Genetic law: the incidence of cleft lip in normal people is about one in a thousand. Human genetic material is mainly carried by chromosomes in cells. There are 23 pairs of chromosomes, of which 1 pair determines sex and the other 22 pairs are autosomes. If the genes carried by chromosomes can show their characteristics, it is called dominant inheritance, and vice versa. Fetuses get a chromosome from both parents, and when both are recessive genes, malformations will occur.
Cleft lip is an autosomal recessive inheritance, and every generation cannot be deformed. Only when their parents with healthy appearance carry the pathogenic gene, 1/4 of their children will have cleft lip, 1/2 children with healthy appearance actually carry the pathogenic gene, and only 1/4 children are healthy. The co-occurrence rate between siblings is 2% ~ 4%.

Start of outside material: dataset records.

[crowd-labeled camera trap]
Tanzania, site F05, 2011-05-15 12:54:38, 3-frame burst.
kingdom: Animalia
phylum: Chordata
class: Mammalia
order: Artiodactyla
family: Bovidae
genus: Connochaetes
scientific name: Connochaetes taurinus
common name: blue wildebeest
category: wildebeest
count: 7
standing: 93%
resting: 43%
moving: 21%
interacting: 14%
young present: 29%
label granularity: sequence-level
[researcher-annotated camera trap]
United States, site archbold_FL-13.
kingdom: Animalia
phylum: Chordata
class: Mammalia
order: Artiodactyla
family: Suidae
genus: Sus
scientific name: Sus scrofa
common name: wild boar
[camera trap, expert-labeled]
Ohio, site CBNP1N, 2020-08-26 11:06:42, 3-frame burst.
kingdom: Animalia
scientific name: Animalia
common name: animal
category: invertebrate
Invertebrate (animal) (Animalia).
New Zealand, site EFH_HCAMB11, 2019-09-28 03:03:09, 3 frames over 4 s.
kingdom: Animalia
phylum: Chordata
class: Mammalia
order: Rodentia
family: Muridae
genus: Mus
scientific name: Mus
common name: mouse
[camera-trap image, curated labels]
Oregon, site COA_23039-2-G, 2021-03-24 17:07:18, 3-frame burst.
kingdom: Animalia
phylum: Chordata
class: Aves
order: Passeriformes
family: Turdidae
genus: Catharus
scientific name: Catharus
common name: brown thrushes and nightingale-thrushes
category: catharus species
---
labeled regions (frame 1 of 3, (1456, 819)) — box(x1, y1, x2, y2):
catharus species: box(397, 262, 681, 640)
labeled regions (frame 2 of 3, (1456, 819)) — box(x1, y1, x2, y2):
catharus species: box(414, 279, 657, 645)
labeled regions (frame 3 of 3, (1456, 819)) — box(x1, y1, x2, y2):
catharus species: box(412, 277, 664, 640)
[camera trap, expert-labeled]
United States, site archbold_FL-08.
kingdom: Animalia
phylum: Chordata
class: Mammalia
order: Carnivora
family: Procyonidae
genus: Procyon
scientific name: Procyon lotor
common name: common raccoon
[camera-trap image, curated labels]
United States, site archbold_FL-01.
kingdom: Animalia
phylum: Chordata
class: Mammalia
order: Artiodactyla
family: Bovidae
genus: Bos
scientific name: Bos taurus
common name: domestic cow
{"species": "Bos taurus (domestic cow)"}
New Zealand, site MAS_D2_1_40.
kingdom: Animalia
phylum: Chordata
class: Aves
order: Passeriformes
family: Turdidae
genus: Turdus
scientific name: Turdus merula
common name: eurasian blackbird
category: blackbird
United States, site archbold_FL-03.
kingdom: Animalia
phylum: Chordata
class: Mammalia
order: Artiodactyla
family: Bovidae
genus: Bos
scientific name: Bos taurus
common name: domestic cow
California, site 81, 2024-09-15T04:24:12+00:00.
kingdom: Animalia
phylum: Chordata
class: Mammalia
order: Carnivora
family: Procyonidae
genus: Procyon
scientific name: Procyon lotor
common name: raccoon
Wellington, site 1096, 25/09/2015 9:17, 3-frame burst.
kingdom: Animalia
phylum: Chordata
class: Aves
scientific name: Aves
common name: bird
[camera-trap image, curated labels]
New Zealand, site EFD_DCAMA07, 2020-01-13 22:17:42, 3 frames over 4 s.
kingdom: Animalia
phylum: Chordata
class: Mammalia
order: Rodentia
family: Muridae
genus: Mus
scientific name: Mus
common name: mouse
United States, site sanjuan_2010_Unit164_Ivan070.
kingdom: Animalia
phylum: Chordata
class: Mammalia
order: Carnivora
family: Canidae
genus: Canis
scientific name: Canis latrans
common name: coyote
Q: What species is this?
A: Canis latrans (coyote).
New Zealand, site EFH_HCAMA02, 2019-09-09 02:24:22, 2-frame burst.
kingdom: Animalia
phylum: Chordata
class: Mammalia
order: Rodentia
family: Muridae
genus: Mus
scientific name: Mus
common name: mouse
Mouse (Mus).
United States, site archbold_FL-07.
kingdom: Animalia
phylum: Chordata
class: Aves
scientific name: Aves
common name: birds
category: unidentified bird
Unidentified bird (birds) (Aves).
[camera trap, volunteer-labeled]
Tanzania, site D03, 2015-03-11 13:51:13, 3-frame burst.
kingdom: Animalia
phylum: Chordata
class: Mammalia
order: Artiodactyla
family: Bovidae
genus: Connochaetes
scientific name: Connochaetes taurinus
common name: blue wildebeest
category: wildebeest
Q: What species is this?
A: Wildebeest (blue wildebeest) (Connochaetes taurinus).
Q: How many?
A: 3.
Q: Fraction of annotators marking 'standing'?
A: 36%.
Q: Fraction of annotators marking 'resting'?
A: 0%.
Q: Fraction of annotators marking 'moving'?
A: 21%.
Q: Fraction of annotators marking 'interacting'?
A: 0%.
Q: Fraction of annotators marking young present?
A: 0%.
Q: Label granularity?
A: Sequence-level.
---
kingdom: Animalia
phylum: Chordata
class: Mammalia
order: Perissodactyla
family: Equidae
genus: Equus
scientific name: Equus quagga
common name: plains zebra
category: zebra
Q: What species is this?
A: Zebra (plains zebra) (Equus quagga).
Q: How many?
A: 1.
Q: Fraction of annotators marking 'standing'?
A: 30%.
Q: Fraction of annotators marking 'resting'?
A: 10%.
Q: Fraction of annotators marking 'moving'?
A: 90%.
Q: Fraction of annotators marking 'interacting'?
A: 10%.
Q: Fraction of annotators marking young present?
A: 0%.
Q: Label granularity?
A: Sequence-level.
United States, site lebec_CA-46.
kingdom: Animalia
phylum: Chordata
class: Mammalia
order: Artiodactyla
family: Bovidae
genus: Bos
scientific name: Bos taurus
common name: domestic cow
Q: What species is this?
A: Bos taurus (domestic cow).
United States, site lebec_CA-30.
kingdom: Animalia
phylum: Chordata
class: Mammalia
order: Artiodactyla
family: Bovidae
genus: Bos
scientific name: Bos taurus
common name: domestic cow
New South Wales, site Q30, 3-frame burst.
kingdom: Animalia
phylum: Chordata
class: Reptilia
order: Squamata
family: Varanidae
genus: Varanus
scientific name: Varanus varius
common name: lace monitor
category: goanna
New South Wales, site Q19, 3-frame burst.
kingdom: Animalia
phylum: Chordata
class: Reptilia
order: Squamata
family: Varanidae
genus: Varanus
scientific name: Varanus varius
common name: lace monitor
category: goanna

If one parent carries the pathogenic gene and the other parent is healthy, the next generation of children will not have cleft lip, but 1/2 children carry the pathogenic gene.
If one parent is cleft lip and the other is healthy, half of the next generation of children will be deformed and the other half will carry the disease-causing gene.
If both parents are cleft lip patients, the next generation of children will also suffer from cleft lip. There are slightly more men than women with cleft lip, and the ratio of male to female is about 1.5: 1.